::: Extracted text :::
Ad Widget

Collapse

Announcement

Collapse
No announcement yet.

Humbucking Reverb Tank?

Collapse
X
 
  • Filter
  • Time
  • Show
Clear All
new posts

  • Humbucking Reverb Tank?

    Hi all,

    Firstly I'm not sure that this is the best part of the Forum to post this, so feel free to move it if required.

    Now a few years ago I built a home-brew tube combo amp including tube driven and recovered spring reverb. During the design and breadboarding phase the reverb tank sat well away from the chassis, and all worked perfectly. But when I eventually put the chassis and the tank into the cabinet, I had issues with EMF noise pickup in the reverb tank "output" transducer.
    I started a thread here, and got excellent advice thanks! Ended up putting a steel cover on the PT, and a steel plate covering the open side of the tank. These measures reduced the noise to an acceptable level, not perfect, but acceptable.

    I have just put another build together, different circuit, different cabinet dimensions, same problem! If I remove the reverb tank from the cab and move it away from the PT, the noise disappears. There is no orientation of the tank within the cab that reduces the noise to acceptable levels.

    I know that I can reduce the noise with shielding like I did last time. I even tested mu metal around the tank and it was quite effective also (not my mu metal, I'd have to spend the $ to get some!)

    But looking closely at the tank transducers, got me wondering if they could be converted to a hum cancelling set-up, using 2 coils per transducer, reverse connected, and mounted on opposite magnetic polarity parts of the laminations. I know it works for guitar pickups, so could it work for these transducers?
    Has this been done previously?
    Is it possible?
    Is it safe?

    Any information on previous trials of this idea, or details on the workings of the transducers would be greatly appreciated.

  • #2
    Interesting concept! First you wouldn't need any humbucking coil on the drive side, only on the pickup transducer. On that, I have 2 ideas. 1: Got any broken tanks around? If you had one with an open drive coil, you could remove the pickup coil, try wiring that in series with your amp's reverb tank pickup coil, and placing it inside the tank, mounted very close to that coil, and oriented the same way. Polarity? One way will give you more hum, the other way should cancel most of the hum. On this you'll have to experiment.

    Idea B) similar to the "remote" humbucking coil for Strats etc. offered by Suhr and I'm sure by now others, you could create a coil using a larger geometry, also larger and easier to handle wire, mount that on a piece of cardboard or fish paper, place it near the pickup end of your tank, and experiment with polarity & placement to give you optimum hum reduction. Your HB coil would be wired in series with the pickup coil in your tank.

    Safe? I don't see what could go wrong as far as safety for you or your amp.

    Good luck!
    This isn't the future I signed up for.

    Comment


    • #3
      I'm down to hear how it goes. Because I tried it without much luck. It's possible I didn't take the experiment far enough in the optional incarnations though because I HAVE had luck using dual inductors for EMF noise abatement for other problems.
:::
◆ **Written exercise a**:
Extract from the listing, word for word, the part that opens with the line containing "Which of these" and runs through the end of the listing.
::: Supplied data :::
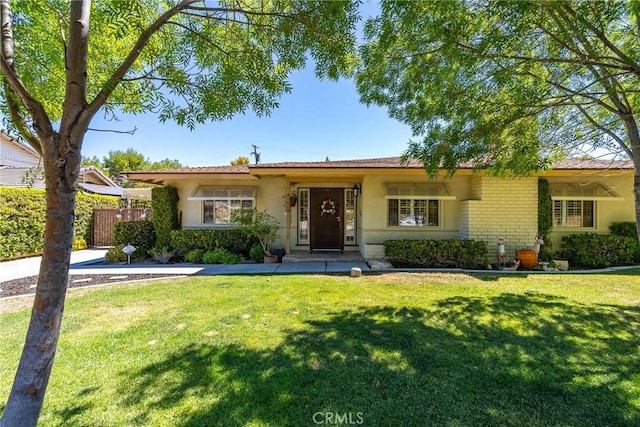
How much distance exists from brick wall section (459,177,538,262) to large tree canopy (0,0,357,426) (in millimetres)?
8449

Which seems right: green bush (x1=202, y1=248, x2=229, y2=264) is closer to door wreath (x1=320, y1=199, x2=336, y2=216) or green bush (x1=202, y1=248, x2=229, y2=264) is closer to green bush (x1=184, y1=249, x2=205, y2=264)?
green bush (x1=184, y1=249, x2=205, y2=264)

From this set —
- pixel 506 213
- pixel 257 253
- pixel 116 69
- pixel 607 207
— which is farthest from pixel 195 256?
pixel 607 207

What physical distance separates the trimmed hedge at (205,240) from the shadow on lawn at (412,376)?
24.3 ft

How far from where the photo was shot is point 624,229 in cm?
1092

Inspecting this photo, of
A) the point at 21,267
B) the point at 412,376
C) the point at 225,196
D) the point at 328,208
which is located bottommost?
the point at 412,376

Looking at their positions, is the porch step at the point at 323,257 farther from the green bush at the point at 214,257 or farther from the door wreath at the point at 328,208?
the green bush at the point at 214,257

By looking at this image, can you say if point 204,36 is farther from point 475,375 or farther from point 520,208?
point 520,208

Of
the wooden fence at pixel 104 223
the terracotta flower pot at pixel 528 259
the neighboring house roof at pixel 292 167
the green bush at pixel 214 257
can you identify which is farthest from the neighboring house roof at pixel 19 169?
the terracotta flower pot at pixel 528 259

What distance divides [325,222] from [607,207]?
1104 centimetres

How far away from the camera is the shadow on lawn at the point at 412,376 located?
280cm

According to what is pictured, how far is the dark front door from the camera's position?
43.2 feet

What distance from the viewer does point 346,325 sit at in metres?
4.91

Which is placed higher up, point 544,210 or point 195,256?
point 544,210

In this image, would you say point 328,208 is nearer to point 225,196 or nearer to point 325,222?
point 325,222
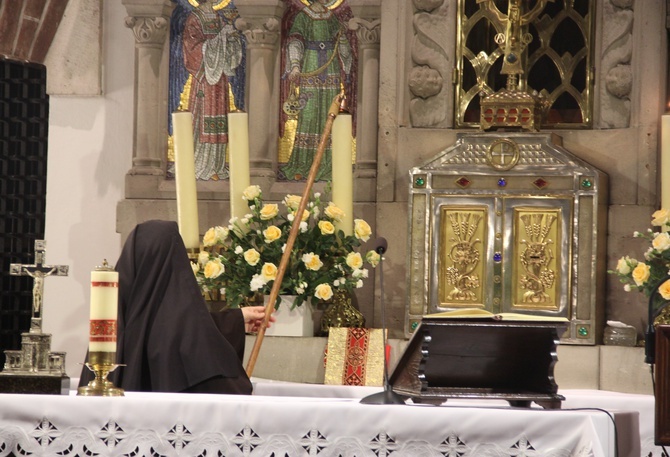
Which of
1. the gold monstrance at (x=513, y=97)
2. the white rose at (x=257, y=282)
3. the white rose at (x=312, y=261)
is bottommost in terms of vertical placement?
the white rose at (x=257, y=282)

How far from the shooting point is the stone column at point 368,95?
24.4ft

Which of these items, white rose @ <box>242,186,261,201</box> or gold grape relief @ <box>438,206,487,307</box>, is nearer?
white rose @ <box>242,186,261,201</box>

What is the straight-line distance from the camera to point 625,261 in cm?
604

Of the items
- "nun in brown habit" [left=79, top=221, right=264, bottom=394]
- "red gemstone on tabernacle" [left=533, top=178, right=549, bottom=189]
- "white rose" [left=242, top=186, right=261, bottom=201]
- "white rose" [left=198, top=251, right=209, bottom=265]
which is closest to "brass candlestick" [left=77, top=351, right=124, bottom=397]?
"nun in brown habit" [left=79, top=221, right=264, bottom=394]

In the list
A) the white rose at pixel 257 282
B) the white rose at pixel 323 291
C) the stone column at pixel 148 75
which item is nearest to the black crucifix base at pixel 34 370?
the white rose at pixel 257 282

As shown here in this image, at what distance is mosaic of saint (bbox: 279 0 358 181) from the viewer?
301 inches

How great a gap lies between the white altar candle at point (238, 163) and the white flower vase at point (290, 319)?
554 mm

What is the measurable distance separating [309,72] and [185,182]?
1.43m

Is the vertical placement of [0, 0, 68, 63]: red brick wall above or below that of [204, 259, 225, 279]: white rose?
above

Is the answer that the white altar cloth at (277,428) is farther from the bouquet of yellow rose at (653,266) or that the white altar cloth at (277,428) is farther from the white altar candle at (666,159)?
the white altar candle at (666,159)

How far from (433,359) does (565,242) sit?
295cm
:::
◆ **Written exercise b**:
Extend the forum thread about a humbucking reverb tank, picking up right after its last sentence.

◆ **Final answer a**:
Which of these items, white rose @ <box>242,186,261,201</box> or gold grape relief @ <box>438,206,487,307</box>, is nearer?
white rose @ <box>242,186,261,201</box>

What is the straight-line distance from the camera to point 625,261 in cm?
604

Of the items
- "nun in brown habit" [left=79, top=221, right=264, bottom=394]
- "red gemstone on tabernacle" [left=533, top=178, right=549, bottom=189]
- "white rose" [left=242, top=186, right=261, bottom=201]
- "white rose" [left=198, top=251, right=209, bottom=265]
which is closest to "brass candlestick" [left=77, top=351, right=124, bottom=397]?
"nun in brown habit" [left=79, top=221, right=264, bottom=394]

In the list
A) the white rose at pixel 257 282
B) the white rose at pixel 323 291
C) the stone column at pixel 148 75
which item is nearest to the black crucifix base at pixel 34 370?
the white rose at pixel 257 282

As shown here in this image, at what distance is mosaic of saint (bbox: 279 0 358 181) from the viewer?
301 inches

How great a gap lies between the white altar candle at point (238, 163) and the white flower vase at point (290, 319)?
554 mm

What is the measurable distance separating [309,72] and [185,182]?
1.43m

Is the vertical placement of [0, 0, 68, 63]: red brick wall above or below that of [204, 259, 225, 279]: white rose?
above

Is the answer that the white altar cloth at (277,428) is farther from the bouquet of yellow rose at (653,266) or that the white altar cloth at (277,428) is farther from the white altar candle at (666,159)?
the white altar candle at (666,159)

How far from (433,359) does (565,242) sit?
295cm

◆ **Final answer b**:
      But I didn't key up just to say I failed to get satisfaction with what you propose. In my particular case I ended up mounting the reverb tank cattywhompus on the lower rear baffle. It was the only orientation that didn't pick up hum. The point is that there is nearly always a position that won't pick up hum and you should keep looking for it. That was the first time I had to mount a tank somewhere other than the bottom of the cabinet. Usually there IS a place in the lower cabinet that will be hum free. I had one project where I mounted a reverb tank in a head cabinet. Of course it hummed. Scootching the tank around I found a quiet spot. Moving it even a half inch on any corner resulted in the hum returning, but there WAS that one quiet spot. So get the amp up and running, controls set to instigate hum and with the tank unmounted in the bottom of the cabinet. Then scootch it around. It's probable you'll find a quiet location. Try EVERYTHING. Reverse the tank from what others say is an ideal orientation if you have to. Hell, try it on it's side on the lower rear baffle in BOTH orientations.
      "Take two placebos, works twice as well." Enzo

      "Now get off my lawn with your silicooties and boom-chucka speakers and computers masquerading as amplifiers" Justin Thomas

      "If you're not interested in opinions and the experience of others, why even start a thread?
      You can't just expect consent." Helmholtz

      Comment


      • #4
        With your amp build do you have sufficient LF rolloff in the recovery stage? The recovery tube coupling cap should be low enough to give a corner frequency of about 400 or 500 Hz, which will go a long way to reducing hum.

        Comment


        • #5
          Originally posted by Mick Bailey View Post
          With your amp build do you have sufficient LF rolloff in the recovery stage? The recovery tube coupling cap should be low enough to give a corner frequency of about 400 or 500 Hz, which will go a long way to reducing hum.
          I want to say this well enough that it's not offensive. Sometimes I fail at that, so please take this at face value.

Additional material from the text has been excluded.